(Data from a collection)
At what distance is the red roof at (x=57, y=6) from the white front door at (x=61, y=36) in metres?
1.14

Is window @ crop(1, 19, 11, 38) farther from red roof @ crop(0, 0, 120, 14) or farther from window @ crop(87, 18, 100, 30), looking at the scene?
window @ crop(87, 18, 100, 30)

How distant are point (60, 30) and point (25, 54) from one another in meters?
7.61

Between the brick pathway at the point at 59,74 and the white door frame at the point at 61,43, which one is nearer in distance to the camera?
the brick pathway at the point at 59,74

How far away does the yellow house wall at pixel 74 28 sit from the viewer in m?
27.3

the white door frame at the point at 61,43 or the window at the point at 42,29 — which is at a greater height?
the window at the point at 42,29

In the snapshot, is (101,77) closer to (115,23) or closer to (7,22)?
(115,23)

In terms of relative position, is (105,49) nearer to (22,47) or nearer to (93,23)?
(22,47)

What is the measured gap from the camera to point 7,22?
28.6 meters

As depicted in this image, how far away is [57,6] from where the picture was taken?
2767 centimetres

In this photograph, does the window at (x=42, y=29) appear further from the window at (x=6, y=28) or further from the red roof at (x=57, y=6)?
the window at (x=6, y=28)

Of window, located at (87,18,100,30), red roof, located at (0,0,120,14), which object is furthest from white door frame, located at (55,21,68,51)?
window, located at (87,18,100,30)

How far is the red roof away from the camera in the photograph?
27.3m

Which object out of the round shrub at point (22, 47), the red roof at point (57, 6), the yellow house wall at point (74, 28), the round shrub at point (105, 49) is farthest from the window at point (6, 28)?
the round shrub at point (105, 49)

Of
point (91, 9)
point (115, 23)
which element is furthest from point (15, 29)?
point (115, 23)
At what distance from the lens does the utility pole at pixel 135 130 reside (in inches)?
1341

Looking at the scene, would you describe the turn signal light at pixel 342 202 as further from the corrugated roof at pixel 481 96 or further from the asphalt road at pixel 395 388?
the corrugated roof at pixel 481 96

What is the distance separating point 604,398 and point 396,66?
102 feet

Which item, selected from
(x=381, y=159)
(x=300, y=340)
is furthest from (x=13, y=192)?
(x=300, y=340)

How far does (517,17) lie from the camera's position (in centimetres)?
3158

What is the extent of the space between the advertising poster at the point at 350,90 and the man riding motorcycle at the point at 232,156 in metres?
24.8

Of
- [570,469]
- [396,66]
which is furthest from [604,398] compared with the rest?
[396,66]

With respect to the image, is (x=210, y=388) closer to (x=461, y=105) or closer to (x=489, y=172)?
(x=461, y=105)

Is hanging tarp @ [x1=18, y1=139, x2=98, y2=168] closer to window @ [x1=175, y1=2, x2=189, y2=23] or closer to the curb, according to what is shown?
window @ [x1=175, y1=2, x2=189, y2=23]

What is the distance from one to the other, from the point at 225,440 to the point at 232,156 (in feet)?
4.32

## Stated problem:
Copy out every line of the data above word for word, without any changes.

## Response to the task:
At what distance is the red roof at (x=57, y=6) from the white front door at (x=61, y=36) in metres?
1.14

Is window @ crop(1, 19, 11, 38) farther from red roof @ crop(0, 0, 120, 14) or farther from window @ crop(87, 18, 100, 30), looking at the scene?
window @ crop(87, 18, 100, 30)

How distant are point (60, 30) and point (25, 54) from one another in meters?
7.61

Between the brick pathway at the point at 59,74 and the white door frame at the point at 61,43, which one is nearer in distance to the camera?
the brick pathway at the point at 59,74

How far away does the yellow house wall at pixel 74 28 sit from the viewer in m?
27.3

the white door frame at the point at 61,43 or the window at the point at 42,29 — which is at a greater height?
the window at the point at 42,29

In the snapshot, is (101,77) closer to (115,23) or closer to (7,22)?
(115,23)

In terms of relative position, is (105,49) nearer to (22,47) or nearer to (93,23)?
(22,47)

What is the measured gap from the camera to point 7,22?
28.6 meters

As depicted in this image, how far away is [57,6] from where the picture was taken?
2767 centimetres

In this photograph, does the window at (x=42, y=29) appear further from the window at (x=6, y=28) or further from the red roof at (x=57, y=6)?
the window at (x=6, y=28)

Of window, located at (87,18,100,30), red roof, located at (0,0,120,14), which object is furthest from white door frame, located at (55,21,68,51)?
window, located at (87,18,100,30)

How far is the red roof away from the camera in the photograph?
27.3m

Which object out of the round shrub at point (22, 47), the red roof at point (57, 6), the yellow house wall at point (74, 28), the round shrub at point (105, 49) is farthest from the window at point (6, 28)?
the round shrub at point (105, 49)

Of
point (91, 9)
point (115, 23)
which element is furthest from point (15, 29)?
point (115, 23)
At what distance from the lens does the utility pole at pixel 135 130 reside (in inches)?
1341

Looking at the scene, would you describe the turn signal light at pixel 342 202 as further from the corrugated roof at pixel 481 96 or further from the asphalt road at pixel 395 388?
the corrugated roof at pixel 481 96

What is the distance separating point 604,398 and point 396,66?
102 feet

Which item, selected from
(x=381, y=159)
(x=300, y=340)
is furthest from (x=13, y=192)?
(x=300, y=340)

How far does (517,17) lie from the camera's position (in centimetres)?
3158

What is the extent of the space between the advertising poster at the point at 350,90 and the man riding motorcycle at the point at 232,156 in metres?
24.8

Of
- [570,469]
- [396,66]
which is furthest from [604,398] compared with the rest?
[396,66]

With respect to the image, is (x=210, y=388) closer to (x=461, y=105) or closer to (x=489, y=172)?
(x=461, y=105)

Is hanging tarp @ [x1=18, y1=139, x2=98, y2=168] closer to window @ [x1=175, y1=2, x2=189, y2=23] or closer to the curb, according to what is shown?
window @ [x1=175, y1=2, x2=189, y2=23]

What is the distance from one to the other, from the point at 225,440 to the point at 232,156 (in feet)?
4.32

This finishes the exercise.